Detroit’s Community Benefits Ordinance Yields Hours of Dialogue and Almost No Community Benefits

Detroiters voted to put a Community Benefits Ordinance on the books. One year later, what happened and has it worked?

In 2016, Detroit voters approved one of the nation’s first community benefits ordinances. The new law requires developers  — who are going to get tax breaks or other economic incentives for large projects in the city — to sit down with residents and listen to their concerns about how the project will impact communities.

The measure made it on to the ballot, in part, because of concerns about ample tax abatements given to developers. Some thought the city was handing these out without enough consideration for the community that would be missing out on that revenue.

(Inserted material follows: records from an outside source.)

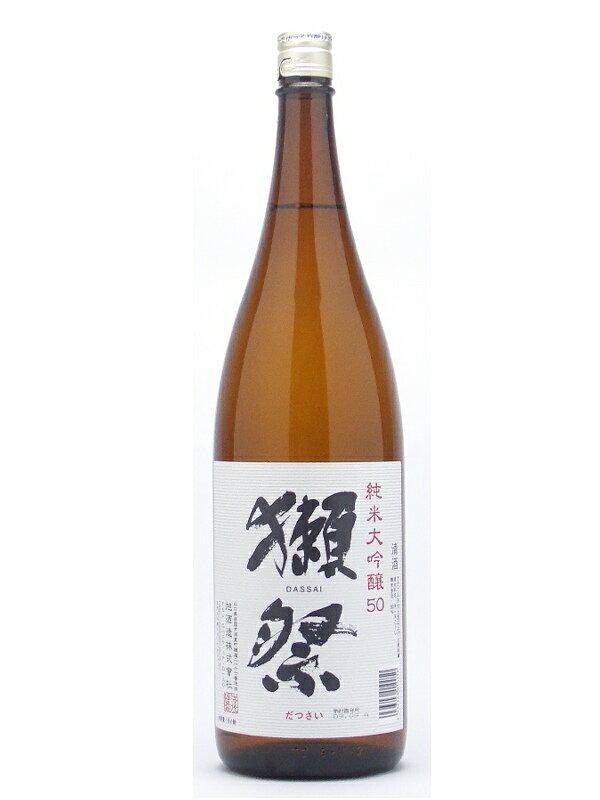 山口県 旭酒造 獺祭【だっさい】 純米大吟醸 磨き50 1800ml 【日本酒】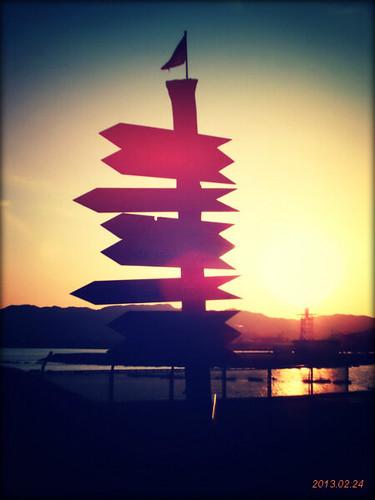 sunset us marine iwakuni 米海兵隊岩国航空基地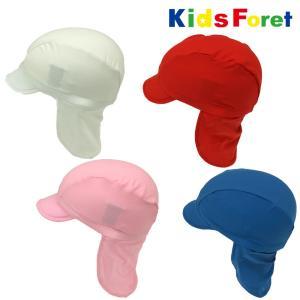 子供服 Kids Foret キッズフォーレ 無地日よけ垂れ付きスイムキャップ・水泳帽子 49cm,53cm B31849 marutaka-iryo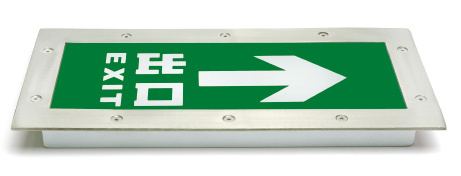 LED Exit Sign Emergency Light (HK-215)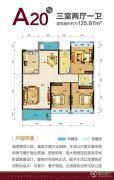 经世龙城3室2厅1卫125平方米户型图
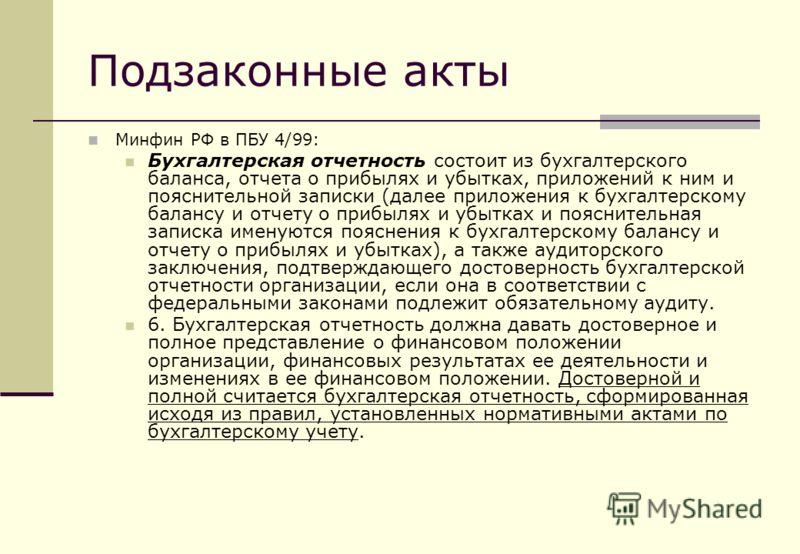Подзаконные акты Минфин РФ в ПБУ 4/99: Бухгалтерская отчетность состоит из бухгалтерского баланса, отчета о прибылях и убытках, приложений к ним и пояснительной записки (далее приложения к бухгалтерскому балансу и отчету о прибылях и убытках и поясни
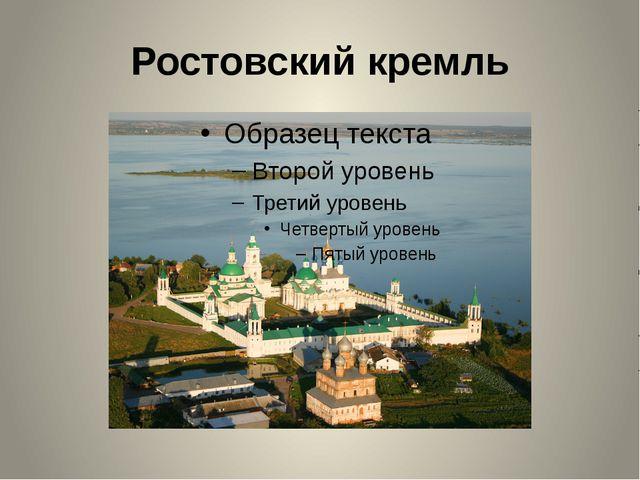 Ростовский кремль Колесикова А.А.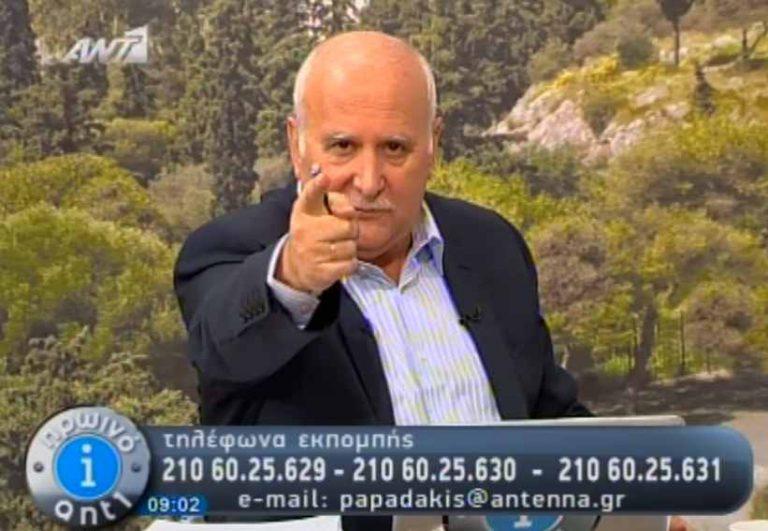 Ο Παπαδάκης απαντάει σε μήνυμα τηλεθεάτριας που τον λέει γελοίο! | Newsit.gr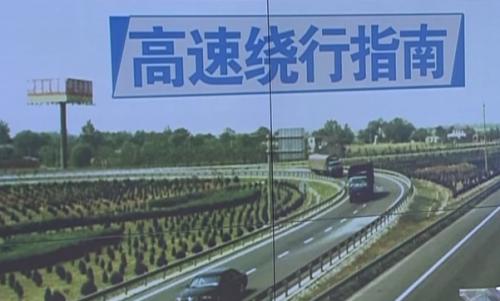 新春走基層:官方指引來了!春節廣州高速繞行指南請查收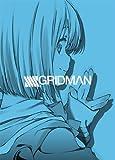 C94 コミケ94 グッドスマイルカンパニー SSSS.GRIDMAN STARTERBOOK 電光超人グリッドマン スターターブック TRIGGER トリガー 限定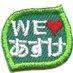 @takaki_asuke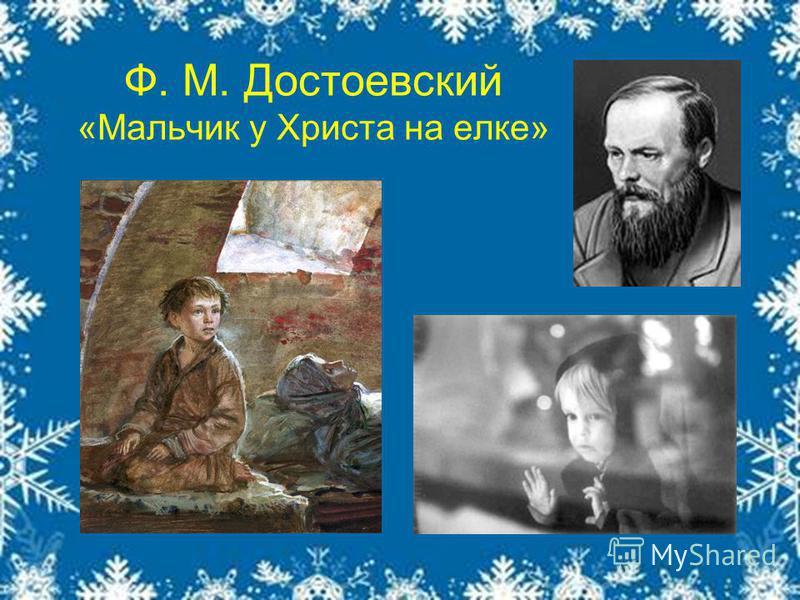 Ф. М. Достоевский «Мальчик у Христа на елке»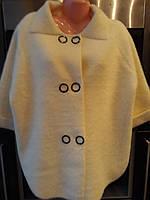 Кардиган женский плюш  размер 54-56, фото 1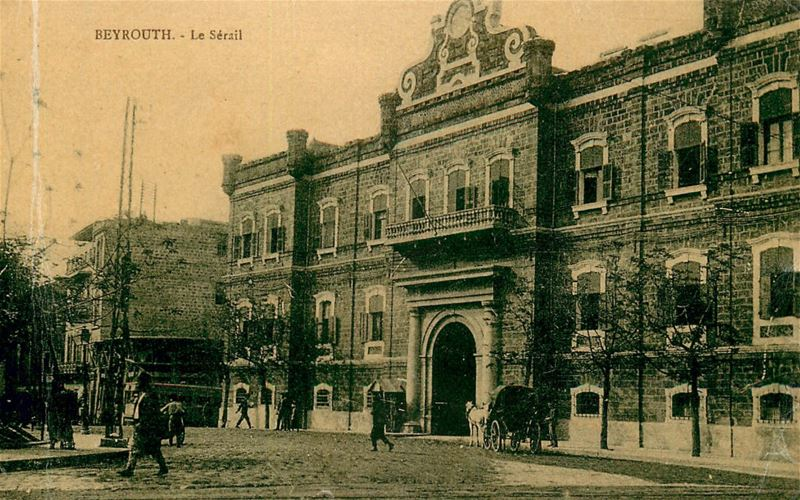 Old Serail  1890s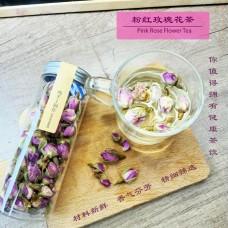 Rose Tea 20g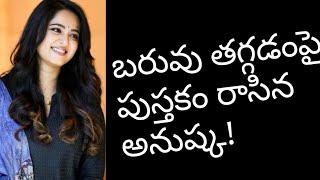 బరువు తగ్గడంపై పుస్తకం రాసిన అనుష్క Anushka Shetty Book on Weight Loss Top Telugu TV
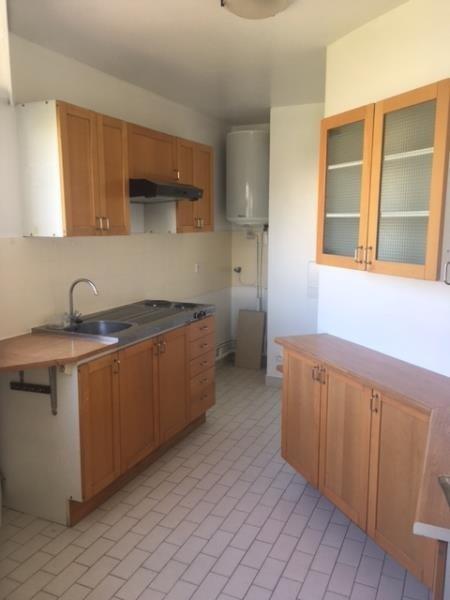 Location appartement Le raincy 675€ CC - Photo 5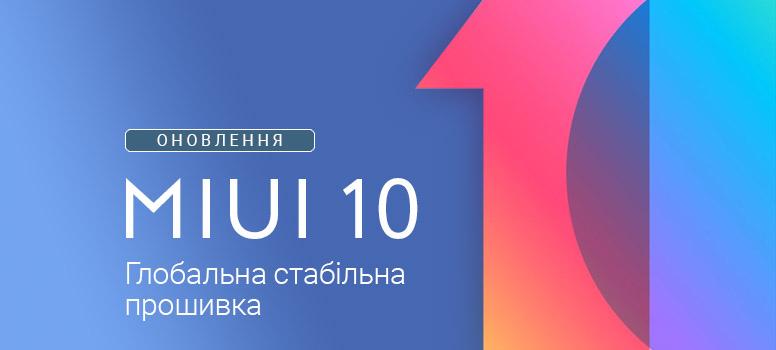 Глобальна стабільна прошивка MIUI 10: всі підтримувані пристрої та посилання для завантаження!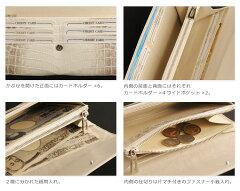 ヒマラヤクロコダイルかぶせ長財布センター取り一枚革(No.06000532)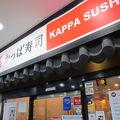 写真:カッパ寿司 (南浦店)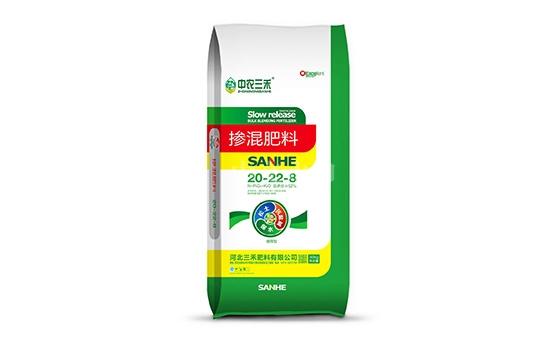 掺混肥料5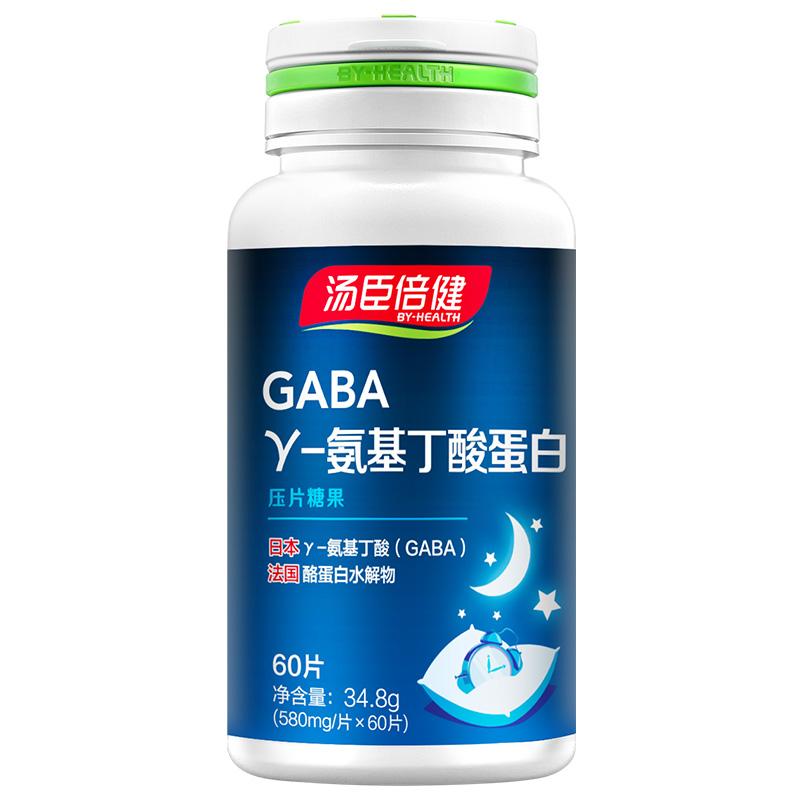 汤臣倍健γ-氨基丁酸蛋白压片糖果(60片)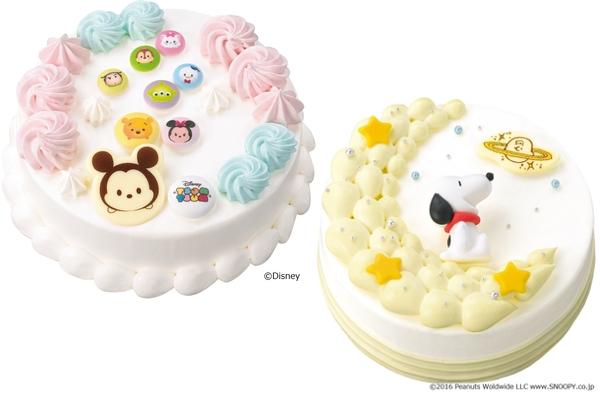 サーティワンから可愛いキャラクターアイスクリームケーキ 「'ツムツム' ホップステップワールド」 「'スヌーピー' シャイニームーンライト」が新登場!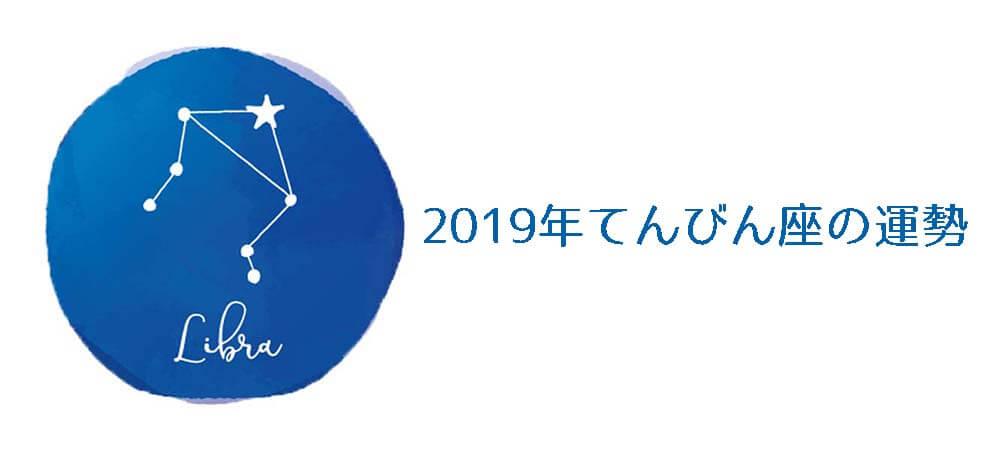 開運|新365日誕生日占い.com [無料占い] 2019年てんびん座の運勢
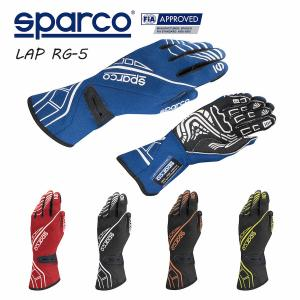 SPARCO スパルコ レーシンググローブ LAP RG-5 FIA公認|autista-s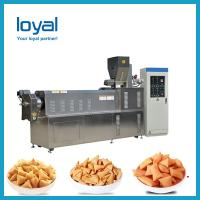 China Automatic Snack Crispy Chips/Shell/Extruded Pellet Machine/Fried Pellets Make on sale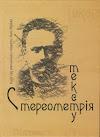 """За матеріалами Франківської енциклопедії. Том """"І. Франко. Поезія"""""""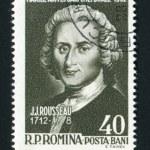 Postmark — Stock Photo #4150488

In its first year, the new ordinance required six large development projects to follow the new process. 

Of the six projects:

  • One is still in negotiations with the city
  • One is the posterchild for this new law – a $100 million renovation of the abandoned Herman Kiefer Hospital campus north of downtown. The developer has agreed to contract with local residents for some of the rehabilitation work and says it will first offer new rentals to existing members of the community.
  • Four belong to Dan Gilbert’s real estate company, Bedrock. The projects are a combination of new construction and rehabilitation projects, totaling $2.2 billion.

Shelby Jouppi

Bedrock LLC

WDET found that after 12 weeks of community benefits talks with residents across the four projects, Bedrock committed to two community benefits in its agreements with the city.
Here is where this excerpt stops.